Yesterday, the topic of the Morrison’s attempt at a population quick fix — by cutting migration rates by 30,000 — proved a divisive one. While many readers agreed with Bernard Keane that it’s not the course-correction we need, many also argued that it wasn’t in the wrong ballpark, while others discussed the issues of asset mismanagement that have led us to this point. Elsewhere, readers found more unity in the topic of ABC independence.
john kotsopoulos writes: The failure to properly fund tertiary education has forced tertiary institutions to look for “business opportunities”. This has brought in plane loads of overseas students leading to the infrastructure bottlenecks that Morrison is trying to address in his customary slipshod fashion. What we have at the moment is a zero sum game being played out before an increasingly frustrated and annoyed electorate. Start funding tertiary education properly and take the pressure off colleges and universities to find revenue from overseas students.
Asking for a Friend writes: “Asset recycling” — call it what it is, privatisation — was hardly a successful program. It took publicly owned infrastructure, sold it to big corporates who now “tax” users with tolls and fees or (worse) government subsidies calculated using bizarre formulae and opaque contracts. Then “asset recycling” took the proceeds and used it to fund things like motorways and other infrastructure operated by the private sector under similarly opaque contracts and minimal opportunities for community consultation.
Kimba writes: Whilst I agree that a 30,000 reduction in permanent visas isn’t the answer, we do need to population planning. Our net overseas intake is the obvious lever. Figuring out the mix in terms of reductions is difficult but it has to be done.
Robert Garnett writes: We need to cut immigration to well below 100,000 net per year and instead of bringing in rich foreigners, start bringing in refugees. With the world on the cusp of catastrophic climate change for island people, Bangladesh and Africa we need plenty of practice in looking after genuine refugees, because there will be not 30,000 of them, not 300,000, of them not even 3 million.

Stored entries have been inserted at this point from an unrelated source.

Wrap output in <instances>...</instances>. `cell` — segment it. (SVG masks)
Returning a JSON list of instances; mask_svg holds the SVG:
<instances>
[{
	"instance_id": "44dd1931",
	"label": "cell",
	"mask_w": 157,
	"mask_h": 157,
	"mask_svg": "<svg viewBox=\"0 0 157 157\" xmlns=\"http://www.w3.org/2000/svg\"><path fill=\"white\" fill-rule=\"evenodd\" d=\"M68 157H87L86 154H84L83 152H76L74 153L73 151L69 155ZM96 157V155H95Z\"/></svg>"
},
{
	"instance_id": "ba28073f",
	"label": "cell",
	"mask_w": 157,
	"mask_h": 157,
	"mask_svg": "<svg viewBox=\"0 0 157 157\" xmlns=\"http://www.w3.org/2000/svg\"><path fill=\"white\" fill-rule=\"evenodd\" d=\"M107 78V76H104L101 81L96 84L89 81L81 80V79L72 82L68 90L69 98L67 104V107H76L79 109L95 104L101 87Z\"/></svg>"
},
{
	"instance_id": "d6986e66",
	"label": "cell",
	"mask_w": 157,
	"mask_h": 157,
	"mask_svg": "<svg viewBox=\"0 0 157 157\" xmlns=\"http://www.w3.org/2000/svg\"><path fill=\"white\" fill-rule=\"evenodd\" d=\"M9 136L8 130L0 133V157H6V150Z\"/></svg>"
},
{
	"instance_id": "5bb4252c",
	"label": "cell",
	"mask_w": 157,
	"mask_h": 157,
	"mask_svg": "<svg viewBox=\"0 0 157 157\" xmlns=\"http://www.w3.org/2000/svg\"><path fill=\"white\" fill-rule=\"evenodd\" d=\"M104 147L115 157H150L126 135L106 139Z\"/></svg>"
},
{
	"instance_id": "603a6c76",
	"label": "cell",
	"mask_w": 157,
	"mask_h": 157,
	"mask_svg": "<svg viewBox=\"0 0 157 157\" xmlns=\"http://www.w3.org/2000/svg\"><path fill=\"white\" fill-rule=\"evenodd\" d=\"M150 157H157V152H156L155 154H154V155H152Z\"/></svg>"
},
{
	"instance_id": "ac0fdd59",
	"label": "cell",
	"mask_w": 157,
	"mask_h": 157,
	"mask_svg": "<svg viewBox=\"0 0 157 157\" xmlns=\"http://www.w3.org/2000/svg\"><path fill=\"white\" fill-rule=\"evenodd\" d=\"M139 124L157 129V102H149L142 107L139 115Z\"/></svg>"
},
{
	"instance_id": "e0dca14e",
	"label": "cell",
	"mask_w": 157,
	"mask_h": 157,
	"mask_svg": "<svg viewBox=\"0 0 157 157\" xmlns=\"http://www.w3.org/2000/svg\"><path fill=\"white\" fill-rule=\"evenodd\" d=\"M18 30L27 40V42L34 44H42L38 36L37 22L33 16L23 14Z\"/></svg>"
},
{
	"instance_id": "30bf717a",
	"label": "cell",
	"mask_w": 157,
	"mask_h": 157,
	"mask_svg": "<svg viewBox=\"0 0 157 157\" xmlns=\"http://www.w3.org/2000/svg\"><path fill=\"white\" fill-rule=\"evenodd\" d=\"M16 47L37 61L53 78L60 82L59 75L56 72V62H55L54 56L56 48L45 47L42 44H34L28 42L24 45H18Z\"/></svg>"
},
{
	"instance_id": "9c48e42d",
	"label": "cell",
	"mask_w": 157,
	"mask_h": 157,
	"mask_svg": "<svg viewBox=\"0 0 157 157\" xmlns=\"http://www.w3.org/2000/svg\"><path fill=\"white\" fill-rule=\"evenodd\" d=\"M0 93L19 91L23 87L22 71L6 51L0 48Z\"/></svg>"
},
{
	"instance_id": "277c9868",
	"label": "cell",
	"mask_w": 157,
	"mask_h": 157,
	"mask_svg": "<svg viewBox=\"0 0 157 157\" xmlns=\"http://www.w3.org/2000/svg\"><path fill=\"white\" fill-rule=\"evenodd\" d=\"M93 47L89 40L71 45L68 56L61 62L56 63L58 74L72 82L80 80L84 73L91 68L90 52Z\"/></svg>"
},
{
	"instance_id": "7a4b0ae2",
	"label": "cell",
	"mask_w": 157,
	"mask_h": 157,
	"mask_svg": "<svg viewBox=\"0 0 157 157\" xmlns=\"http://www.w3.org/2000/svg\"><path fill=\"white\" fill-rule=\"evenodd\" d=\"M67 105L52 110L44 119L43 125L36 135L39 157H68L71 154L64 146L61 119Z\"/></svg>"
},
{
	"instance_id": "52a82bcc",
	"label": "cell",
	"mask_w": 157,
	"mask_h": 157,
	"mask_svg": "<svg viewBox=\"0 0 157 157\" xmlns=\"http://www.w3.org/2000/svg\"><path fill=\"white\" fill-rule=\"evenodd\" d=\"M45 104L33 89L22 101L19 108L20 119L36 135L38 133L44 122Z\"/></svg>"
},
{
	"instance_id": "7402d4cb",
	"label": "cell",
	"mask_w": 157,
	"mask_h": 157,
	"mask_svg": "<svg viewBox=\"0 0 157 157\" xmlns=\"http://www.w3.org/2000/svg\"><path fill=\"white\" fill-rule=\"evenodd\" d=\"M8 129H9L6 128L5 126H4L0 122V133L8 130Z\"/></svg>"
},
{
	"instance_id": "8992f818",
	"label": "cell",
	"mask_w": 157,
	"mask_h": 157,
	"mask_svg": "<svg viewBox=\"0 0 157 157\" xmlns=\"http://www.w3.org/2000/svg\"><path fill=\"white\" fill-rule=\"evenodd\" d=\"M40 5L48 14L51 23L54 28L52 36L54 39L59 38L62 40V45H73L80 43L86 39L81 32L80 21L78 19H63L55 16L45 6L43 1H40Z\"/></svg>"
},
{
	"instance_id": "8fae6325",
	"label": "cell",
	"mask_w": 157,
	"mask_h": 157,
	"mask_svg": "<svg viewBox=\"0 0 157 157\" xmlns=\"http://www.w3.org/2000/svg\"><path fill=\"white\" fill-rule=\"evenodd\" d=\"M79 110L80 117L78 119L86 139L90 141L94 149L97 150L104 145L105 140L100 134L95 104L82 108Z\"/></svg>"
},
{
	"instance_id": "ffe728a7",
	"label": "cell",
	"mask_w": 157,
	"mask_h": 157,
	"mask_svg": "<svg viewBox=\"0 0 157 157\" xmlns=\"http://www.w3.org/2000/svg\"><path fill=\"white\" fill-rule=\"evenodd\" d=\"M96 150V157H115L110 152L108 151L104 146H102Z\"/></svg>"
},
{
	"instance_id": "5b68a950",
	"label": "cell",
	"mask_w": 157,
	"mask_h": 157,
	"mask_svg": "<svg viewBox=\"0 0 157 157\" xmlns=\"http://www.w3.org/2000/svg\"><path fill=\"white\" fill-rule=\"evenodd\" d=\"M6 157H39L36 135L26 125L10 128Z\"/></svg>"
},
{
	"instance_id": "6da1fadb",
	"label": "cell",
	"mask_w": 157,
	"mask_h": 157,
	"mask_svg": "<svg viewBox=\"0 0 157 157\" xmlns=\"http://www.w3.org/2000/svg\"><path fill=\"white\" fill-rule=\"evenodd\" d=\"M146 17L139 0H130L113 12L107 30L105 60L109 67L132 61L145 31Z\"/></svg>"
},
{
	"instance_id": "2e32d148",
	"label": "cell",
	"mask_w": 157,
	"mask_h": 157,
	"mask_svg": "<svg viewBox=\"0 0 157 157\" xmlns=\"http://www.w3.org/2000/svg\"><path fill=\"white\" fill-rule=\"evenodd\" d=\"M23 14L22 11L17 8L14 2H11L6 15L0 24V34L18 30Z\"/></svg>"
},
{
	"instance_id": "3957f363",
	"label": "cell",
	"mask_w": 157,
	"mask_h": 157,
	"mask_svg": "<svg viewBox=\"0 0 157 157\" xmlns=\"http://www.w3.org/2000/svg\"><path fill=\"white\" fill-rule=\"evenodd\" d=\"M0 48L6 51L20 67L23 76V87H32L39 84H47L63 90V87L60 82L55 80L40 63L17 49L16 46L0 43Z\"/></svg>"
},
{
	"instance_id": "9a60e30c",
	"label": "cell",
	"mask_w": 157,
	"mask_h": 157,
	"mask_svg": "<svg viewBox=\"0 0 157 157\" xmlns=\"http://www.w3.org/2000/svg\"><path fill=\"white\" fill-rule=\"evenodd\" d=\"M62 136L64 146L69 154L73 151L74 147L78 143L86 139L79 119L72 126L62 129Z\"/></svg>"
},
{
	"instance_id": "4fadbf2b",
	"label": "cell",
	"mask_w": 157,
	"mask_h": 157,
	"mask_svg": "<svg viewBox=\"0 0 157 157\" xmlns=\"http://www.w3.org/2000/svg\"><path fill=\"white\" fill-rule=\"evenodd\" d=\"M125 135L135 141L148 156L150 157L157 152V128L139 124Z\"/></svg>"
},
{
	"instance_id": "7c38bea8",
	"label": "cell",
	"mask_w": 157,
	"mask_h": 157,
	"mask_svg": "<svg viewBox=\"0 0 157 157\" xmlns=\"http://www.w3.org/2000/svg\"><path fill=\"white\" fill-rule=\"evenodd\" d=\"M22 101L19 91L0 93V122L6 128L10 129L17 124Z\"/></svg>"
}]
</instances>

Lucile Rogers writes: As a public broadcaster, the ABC is not fulfilling its charter if it is not upsetting the government of the day! The ABC is not a state broadcaster. Unless the ABC is led by people who know this and fiercely protect its programmers from government interference then the ABC is doomed. Michelle Guthrie and Justin Milne knew nothing about public broadcasting. Perhaps the way to protect the ABC is for the Board to be comprised of a majority of people with public broadcasting experience, elected by an independent selection committee.
Draco Houston writes: Maybe something good can still come of Milne and Guthrie. Mistakes into miracles.
Rosmary Jacob writes: If the ABC is expected to provide balanced commentary, then of course funding must be guaranteed to prevent political interference. Those who would admit to being well left of centre complain that the ABC does not criticise government policies effectively. Those who are staunchly right of centre claim the ABC is a bunch of lefties. Ergo — the ABC is balanced! But the current government hold the purse strings so funding must be guaranteed to ensure the ABC remains balanced.